• What to do
A line belongs in the answer if it contains "over"; copy every such line from the entries below.

======== Source data

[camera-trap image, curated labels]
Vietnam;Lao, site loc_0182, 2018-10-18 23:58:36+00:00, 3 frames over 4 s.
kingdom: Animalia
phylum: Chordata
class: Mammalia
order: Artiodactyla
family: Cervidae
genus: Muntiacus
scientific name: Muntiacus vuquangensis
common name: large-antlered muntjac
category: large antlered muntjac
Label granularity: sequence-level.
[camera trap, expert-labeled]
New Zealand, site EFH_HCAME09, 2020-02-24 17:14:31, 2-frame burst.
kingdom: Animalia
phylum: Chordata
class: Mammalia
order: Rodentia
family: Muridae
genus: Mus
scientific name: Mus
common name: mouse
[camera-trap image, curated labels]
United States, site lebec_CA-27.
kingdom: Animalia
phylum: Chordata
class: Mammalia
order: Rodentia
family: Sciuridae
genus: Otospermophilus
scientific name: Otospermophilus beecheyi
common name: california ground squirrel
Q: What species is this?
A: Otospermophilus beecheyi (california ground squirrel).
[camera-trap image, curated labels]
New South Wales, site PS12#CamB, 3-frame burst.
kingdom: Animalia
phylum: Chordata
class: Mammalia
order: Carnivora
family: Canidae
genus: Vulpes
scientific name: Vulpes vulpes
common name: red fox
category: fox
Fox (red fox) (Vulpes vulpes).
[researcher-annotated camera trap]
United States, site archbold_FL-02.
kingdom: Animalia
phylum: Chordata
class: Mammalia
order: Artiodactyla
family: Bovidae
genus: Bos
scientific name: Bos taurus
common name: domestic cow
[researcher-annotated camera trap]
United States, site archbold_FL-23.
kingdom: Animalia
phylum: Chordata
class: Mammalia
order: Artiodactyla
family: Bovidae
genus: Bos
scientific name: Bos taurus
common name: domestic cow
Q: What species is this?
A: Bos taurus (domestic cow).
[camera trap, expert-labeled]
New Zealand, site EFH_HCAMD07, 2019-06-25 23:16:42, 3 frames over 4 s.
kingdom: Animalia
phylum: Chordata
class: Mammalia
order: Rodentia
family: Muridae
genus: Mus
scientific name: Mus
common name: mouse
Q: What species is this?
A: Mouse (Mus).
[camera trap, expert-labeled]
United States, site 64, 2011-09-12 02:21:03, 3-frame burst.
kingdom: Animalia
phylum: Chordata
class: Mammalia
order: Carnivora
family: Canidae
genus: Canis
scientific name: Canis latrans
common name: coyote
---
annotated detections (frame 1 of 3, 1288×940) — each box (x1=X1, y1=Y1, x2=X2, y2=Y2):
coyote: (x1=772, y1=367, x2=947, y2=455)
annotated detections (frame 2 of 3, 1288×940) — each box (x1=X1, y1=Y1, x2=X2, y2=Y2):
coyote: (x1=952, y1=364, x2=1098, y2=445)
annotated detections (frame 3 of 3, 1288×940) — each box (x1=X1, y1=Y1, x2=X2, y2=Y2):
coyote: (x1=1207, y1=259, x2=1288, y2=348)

================

• Your response
Vietnam;Lao, site loc_0182, 2018-10-18 23:58:36+00:00, 3 frames over 4 s.
New Zealand, site EFH_HCAMD07, 2019-06-25 23:16:42, 3 frames over 4 s.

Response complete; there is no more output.